While I made my daily drive back from school, one Spotify advertisement struck me in particular- mostly in the wrong way: Victoria’s Secret’s rebranding. 

The ad for their new podcast read, “I’m Amanda de Cadenet and this is VS Voices. In this brand new podcast from Victoria’s Secret, I talk to 10 incredible women: Priyanka Chopra Jonas, Megan Rapinoe, Stella McCartney, Paloma Elsesser, Eileen Gu, Adut Akesh, Valentina Sampaio, and a few surprise guests. All with unique voices, powerful stories, and journeys that inspire change. Our conversations are honest and full of wisdom.” The images for this campaign showed simple nude-colored underwear on dark-skinned models for the first time in Victoria’s Secret’s history. 

But there’s something not quite right about it.

Don’t get me wrong, VS even promoting models that are women of color who pass a paper bag test is a first, even though it should’ve been happening all along. But VS is known for their campy 2000s runway shows, cheeky photoshoots of models biting into lollipops, and bright lacy outfits that I can’t mention here, lest I be censored for breaking the dress code through writing. So why won’t they give their models of color the same image? Why are women of color forbidden to take agency over their own sexuality? It’s always cast upon us from others, never coming from within, never within our control. And when we are finally represented by one of the largest existing lingerie brands, it must be solemn. “Wise.” “Powerful.”  

And a podcast? So they can talk about…what, exactly? How much of an impact is their new look of badly lit, earth-toned photoshoots of somber women going to make? So Priyanka Chopra Jonas can talk about her career, so Megan Rapinoe can talk about soccer… on a podcast for a brand that sells lingerie?

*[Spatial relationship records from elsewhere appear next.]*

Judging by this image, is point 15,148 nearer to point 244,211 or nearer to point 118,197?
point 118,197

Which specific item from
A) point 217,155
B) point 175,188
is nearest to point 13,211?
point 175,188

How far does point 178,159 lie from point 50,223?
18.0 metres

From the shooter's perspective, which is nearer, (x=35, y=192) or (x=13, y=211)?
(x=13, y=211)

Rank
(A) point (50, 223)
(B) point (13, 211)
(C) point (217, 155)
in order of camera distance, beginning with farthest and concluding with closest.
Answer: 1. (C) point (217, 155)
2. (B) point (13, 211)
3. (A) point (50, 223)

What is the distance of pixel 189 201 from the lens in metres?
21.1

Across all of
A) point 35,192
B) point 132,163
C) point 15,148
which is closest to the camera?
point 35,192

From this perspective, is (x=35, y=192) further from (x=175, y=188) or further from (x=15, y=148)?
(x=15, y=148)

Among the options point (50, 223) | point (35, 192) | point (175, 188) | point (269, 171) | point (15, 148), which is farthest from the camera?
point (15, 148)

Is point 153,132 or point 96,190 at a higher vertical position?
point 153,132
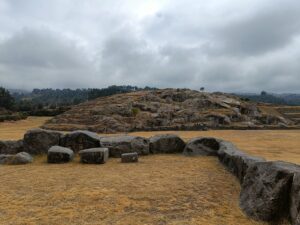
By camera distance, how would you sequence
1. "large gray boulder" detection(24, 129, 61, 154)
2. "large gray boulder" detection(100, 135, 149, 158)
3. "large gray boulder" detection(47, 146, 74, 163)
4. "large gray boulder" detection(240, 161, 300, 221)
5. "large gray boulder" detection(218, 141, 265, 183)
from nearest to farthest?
"large gray boulder" detection(240, 161, 300, 221)
"large gray boulder" detection(218, 141, 265, 183)
"large gray boulder" detection(47, 146, 74, 163)
"large gray boulder" detection(100, 135, 149, 158)
"large gray boulder" detection(24, 129, 61, 154)

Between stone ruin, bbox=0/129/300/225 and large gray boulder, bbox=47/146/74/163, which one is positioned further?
large gray boulder, bbox=47/146/74/163

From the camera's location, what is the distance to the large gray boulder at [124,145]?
1503 cm

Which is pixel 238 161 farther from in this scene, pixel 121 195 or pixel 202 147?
pixel 202 147

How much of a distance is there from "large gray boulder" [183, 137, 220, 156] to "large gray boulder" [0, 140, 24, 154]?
24.1 ft

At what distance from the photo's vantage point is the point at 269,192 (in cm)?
636

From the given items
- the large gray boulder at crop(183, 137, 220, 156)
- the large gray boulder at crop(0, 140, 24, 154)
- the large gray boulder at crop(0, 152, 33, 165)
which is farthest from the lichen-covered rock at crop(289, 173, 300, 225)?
the large gray boulder at crop(0, 140, 24, 154)

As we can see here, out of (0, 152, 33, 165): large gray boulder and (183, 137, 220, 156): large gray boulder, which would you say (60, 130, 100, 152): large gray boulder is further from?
(183, 137, 220, 156): large gray boulder

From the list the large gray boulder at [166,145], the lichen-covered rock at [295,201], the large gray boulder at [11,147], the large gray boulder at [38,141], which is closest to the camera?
the lichen-covered rock at [295,201]

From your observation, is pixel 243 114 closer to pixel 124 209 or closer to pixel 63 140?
pixel 63 140

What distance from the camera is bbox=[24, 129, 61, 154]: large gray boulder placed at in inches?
601

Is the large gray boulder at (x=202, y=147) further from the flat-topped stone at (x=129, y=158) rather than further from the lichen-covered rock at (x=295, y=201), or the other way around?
the lichen-covered rock at (x=295, y=201)

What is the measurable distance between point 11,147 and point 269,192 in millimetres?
12486

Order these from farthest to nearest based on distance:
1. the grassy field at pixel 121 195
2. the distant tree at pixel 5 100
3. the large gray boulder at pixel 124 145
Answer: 1. the distant tree at pixel 5 100
2. the large gray boulder at pixel 124 145
3. the grassy field at pixel 121 195

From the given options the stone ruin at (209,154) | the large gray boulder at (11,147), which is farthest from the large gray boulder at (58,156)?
the large gray boulder at (11,147)
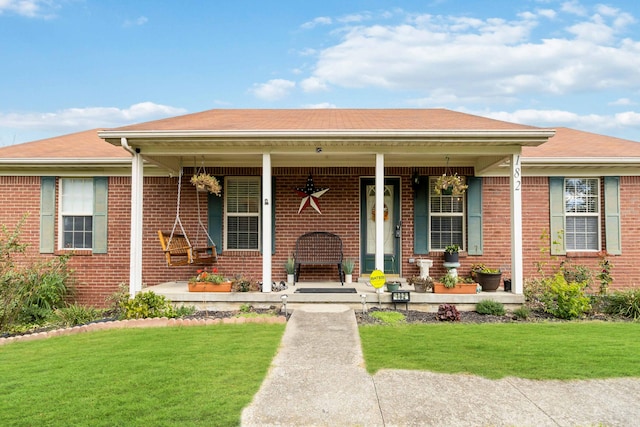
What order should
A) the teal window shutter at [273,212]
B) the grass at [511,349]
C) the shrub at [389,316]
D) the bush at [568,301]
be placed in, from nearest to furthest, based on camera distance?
the grass at [511,349] → the shrub at [389,316] → the bush at [568,301] → the teal window shutter at [273,212]

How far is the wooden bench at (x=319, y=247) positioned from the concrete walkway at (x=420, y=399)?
13.2ft

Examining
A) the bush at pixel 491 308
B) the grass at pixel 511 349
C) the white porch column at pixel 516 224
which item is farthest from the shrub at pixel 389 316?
the white porch column at pixel 516 224

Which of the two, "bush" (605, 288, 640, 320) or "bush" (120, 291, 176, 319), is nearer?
"bush" (120, 291, 176, 319)

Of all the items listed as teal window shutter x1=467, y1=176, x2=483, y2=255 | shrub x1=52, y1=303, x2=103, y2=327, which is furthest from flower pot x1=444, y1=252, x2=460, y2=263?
shrub x1=52, y1=303, x2=103, y2=327

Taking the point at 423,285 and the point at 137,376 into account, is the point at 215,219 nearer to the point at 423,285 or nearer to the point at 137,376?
the point at 423,285

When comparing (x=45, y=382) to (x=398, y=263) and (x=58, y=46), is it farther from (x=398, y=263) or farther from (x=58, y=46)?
(x=58, y=46)

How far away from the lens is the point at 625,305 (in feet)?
23.3

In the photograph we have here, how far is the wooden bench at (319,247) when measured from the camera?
A: 863 cm

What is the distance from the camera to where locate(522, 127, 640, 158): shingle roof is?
837 cm

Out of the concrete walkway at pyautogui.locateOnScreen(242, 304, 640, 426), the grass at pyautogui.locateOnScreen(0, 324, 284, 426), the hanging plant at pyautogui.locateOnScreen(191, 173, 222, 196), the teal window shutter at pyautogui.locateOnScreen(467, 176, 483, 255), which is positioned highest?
Result: the hanging plant at pyautogui.locateOnScreen(191, 173, 222, 196)

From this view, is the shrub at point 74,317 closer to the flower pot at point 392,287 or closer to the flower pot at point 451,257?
the flower pot at point 392,287

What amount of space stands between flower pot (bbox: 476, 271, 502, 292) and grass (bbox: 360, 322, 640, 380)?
1352 mm

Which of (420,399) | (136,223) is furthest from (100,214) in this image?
(420,399)

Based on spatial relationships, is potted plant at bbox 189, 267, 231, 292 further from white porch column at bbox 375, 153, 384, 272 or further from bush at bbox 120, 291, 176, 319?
white porch column at bbox 375, 153, 384, 272
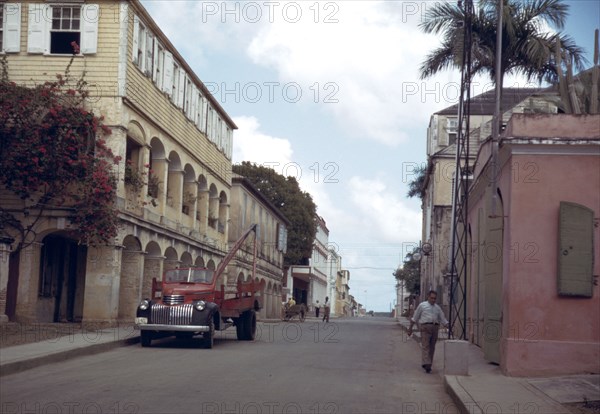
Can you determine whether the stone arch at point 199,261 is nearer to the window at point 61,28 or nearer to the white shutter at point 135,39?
the white shutter at point 135,39

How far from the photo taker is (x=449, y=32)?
1077 inches

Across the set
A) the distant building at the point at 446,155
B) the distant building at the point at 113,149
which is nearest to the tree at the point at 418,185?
the distant building at the point at 446,155

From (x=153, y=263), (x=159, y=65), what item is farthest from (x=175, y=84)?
(x=153, y=263)

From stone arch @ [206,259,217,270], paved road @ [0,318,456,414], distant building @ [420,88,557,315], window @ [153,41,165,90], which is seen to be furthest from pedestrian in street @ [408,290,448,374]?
stone arch @ [206,259,217,270]

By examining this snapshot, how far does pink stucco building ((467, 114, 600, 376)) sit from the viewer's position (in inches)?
547

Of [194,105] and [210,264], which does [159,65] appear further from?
[210,264]

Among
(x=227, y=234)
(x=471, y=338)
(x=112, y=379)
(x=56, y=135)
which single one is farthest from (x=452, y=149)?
(x=112, y=379)

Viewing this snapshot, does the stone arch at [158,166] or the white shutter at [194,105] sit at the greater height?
the white shutter at [194,105]

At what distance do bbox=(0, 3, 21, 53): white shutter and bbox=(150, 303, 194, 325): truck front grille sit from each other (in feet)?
37.1

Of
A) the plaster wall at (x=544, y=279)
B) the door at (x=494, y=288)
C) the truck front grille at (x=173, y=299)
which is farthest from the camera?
the truck front grille at (x=173, y=299)

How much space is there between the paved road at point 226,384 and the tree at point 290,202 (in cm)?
4402

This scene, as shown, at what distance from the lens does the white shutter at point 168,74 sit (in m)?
30.8

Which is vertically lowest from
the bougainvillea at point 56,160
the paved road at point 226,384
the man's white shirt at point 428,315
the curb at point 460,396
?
the paved road at point 226,384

That’s not what Victoria’s Secret has ever, not once, been known for. 

By rebranding in this lifeless format where the main difference is the employment of plus-sized, darker-skinned models, VS either consciously or subconsciously sends the message, “Fun and sexuality is for thin light-skinned or white women only.” If they saw us as equals, then why does the way we’re portrayed look so different?

Marketing executives in the clothing and beauty industries, time and time again, fail to realize women of color enjoy being cute, fun, and sexy as much as white women. It’s simply never marketed to us, because God forbid we feel beautiful on our own terms. Do you think women of color don’t want to see themselves included amongst the angels and glamour photoshoots? There are whole untapped demographics for your products because you have never used models of color to sell them or appeal to us in any way. 

Victoria’s Secret: You did alright, but you could do better.